--- Begin ---
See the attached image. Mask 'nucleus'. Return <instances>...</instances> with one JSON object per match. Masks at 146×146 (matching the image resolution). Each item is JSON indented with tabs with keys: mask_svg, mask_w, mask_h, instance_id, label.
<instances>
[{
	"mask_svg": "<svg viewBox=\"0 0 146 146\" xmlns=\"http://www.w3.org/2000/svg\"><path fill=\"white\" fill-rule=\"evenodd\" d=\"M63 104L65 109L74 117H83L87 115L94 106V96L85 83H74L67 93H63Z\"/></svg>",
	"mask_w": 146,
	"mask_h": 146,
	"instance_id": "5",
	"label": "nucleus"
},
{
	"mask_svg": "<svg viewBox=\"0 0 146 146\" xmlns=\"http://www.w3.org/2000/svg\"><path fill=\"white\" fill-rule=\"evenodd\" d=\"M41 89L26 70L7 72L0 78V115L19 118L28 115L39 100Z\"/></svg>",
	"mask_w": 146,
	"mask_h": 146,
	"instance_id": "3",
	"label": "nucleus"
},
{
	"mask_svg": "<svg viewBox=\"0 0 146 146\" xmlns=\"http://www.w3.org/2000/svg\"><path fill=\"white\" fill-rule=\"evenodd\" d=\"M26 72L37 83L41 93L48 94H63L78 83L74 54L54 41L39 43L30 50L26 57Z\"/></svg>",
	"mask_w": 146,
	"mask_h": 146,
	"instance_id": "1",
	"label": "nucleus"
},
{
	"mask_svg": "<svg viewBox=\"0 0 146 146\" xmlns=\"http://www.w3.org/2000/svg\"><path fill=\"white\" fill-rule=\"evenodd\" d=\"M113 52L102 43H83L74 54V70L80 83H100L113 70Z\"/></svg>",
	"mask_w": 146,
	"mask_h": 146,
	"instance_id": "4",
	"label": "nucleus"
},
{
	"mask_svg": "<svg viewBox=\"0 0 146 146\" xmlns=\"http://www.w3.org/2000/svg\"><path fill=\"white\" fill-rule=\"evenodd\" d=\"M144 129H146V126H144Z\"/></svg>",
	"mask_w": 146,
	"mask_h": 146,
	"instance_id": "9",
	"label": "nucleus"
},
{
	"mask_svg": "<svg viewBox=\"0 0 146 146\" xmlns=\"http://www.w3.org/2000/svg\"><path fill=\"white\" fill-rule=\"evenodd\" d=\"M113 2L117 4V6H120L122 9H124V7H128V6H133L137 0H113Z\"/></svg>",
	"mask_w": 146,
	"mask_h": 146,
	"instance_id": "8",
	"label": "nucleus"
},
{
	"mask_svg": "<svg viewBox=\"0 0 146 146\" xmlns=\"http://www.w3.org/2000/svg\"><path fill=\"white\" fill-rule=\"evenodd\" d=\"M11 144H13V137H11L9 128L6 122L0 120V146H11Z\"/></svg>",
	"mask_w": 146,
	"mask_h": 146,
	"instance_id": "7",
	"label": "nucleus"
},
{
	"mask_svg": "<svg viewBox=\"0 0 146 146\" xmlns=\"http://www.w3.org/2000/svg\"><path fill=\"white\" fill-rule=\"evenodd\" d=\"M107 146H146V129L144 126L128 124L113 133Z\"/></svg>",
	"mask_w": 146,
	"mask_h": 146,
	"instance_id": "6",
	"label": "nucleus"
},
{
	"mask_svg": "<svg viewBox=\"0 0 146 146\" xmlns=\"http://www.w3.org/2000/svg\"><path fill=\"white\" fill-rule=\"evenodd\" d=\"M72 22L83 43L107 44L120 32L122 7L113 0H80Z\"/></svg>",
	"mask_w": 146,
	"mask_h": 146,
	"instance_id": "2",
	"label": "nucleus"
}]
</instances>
--- End ---
--- Begin ---
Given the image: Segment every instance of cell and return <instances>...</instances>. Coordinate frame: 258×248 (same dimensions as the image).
--- End ---
- WORK TO COMPLETE -
Convert the lines between the one containing "See the attached" and the one containing "144H13V137H11L9 128L6 122L0", inclusive, into a Markdown table with the columns Row and Line, where Row numbers each line in order. Leave out any blank lines.

- EXPECTED ANSWER -
| Row | Line |
|---|---|
| 1 | See the attached image. Mask 'nucleus'. Return <instances>...</instances> with one JSON object per match. Masks at 146×146 (matching the image resolution). Each item is JSON indented with tabs with keys: mask_svg, mask_w, mask_h, instance_id, label. |
| 2 | <instances> |
| 3 | [{ |
| 4 | 	"mask_svg": "<svg viewBox=\"0 0 146 146\" xmlns=\"http://www.w3.org/2000/svg\"><path fill=\"white\" fill-rule=\"evenodd\" d=\"M63 104L65 109L74 117H83L87 115L94 106V96L85 83H74L67 93H63Z\"/></svg>", |
| 5 | 	"mask_w": 146, |
| 6 | 	"mask_h": 146, |
| 7 | 	"instance_id": "5", |
| 8 | 	"label": "nucleus" |
| 9 | }, |
| 10 | { |
| 11 | 	"mask_svg": "<svg viewBox=\"0 0 146 146\" xmlns=\"http://www.w3.org/2000/svg\"><path fill=\"white\" fill-rule=\"evenodd\" d=\"M41 89L26 70L7 72L0 78V115L19 118L28 115L39 100Z\"/></svg>", |
| 12 | 	"mask_w": 146, |
| 13 | 	"mask_h": 146, |
| 14 | 	"instance_id": "3", |
| 15 | 	"label": "nucleus" |
| 16 | }, |
| 17 | { |
| 18 | 	"mask_svg": "<svg viewBox=\"0 0 146 146\" xmlns=\"http://www.w3.org/2000/svg\"><path fill=\"white\" fill-rule=\"evenodd\" d=\"M26 72L37 83L41 93L48 94H63L78 83L74 54L54 41L39 43L30 50L26 57Z\"/></svg>", |
| 19 | 	"mask_w": 146, |
| 20 | 	"mask_h": 146, |
| 21 | 	"instance_id": "1", |
| 22 | 	"label": "nucleus" |
| 23 | }, |
| 24 | { |
| 25 | 	"mask_svg": "<svg viewBox=\"0 0 146 146\" xmlns=\"http://www.w3.org/2000/svg\"><path fill=\"white\" fill-rule=\"evenodd\" d=\"M113 52L102 43H83L74 54V70L80 83H100L113 70Z\"/></svg>", |
| 26 | 	"mask_w": 146, |
| 27 | 	"mask_h": 146, |
| 28 | 	"instance_id": "4", |
| 29 | 	"label": "nucleus" |
| 30 | }, |
| 31 | { |
| 32 | 	"mask_svg": "<svg viewBox=\"0 0 146 146\" xmlns=\"http://www.w3.org/2000/svg\"><path fill=\"white\" fill-rule=\"evenodd\" d=\"M144 129H146V126H144Z\"/></svg>", |
| 33 | 	"mask_w": 146, |
| 34 | 	"mask_h": 146, |
| 35 | 	"instance_id": "9", |
| 36 | 	"label": "nucleus" |
| 37 | }, |
| 38 | { |
| 39 | 	"mask_svg": "<svg viewBox=\"0 0 146 146\" xmlns=\"http://www.w3.org/2000/svg\"><path fill=\"white\" fill-rule=\"evenodd\" d=\"M113 2L117 4V6H120L122 9H124V7H128V6H133L137 0H113Z\"/></svg>", |
| 40 | 	"mask_w": 146, |
| 41 | 	"mask_h": 146, |
| 42 | 	"instance_id": "8", |
| 43 | 	"label": "nucleus" |
| 44 | }, |
| 45 | { |
| 46 | 	"mask_svg": "<svg viewBox=\"0 0 146 146\" xmlns=\"http://www.w3.org/2000/svg\"><path fill=\"white\" fill-rule=\"evenodd\" d=\"M11 144H13V137H11L9 128L6 122L0 120V146H11Z\"/></svg>", |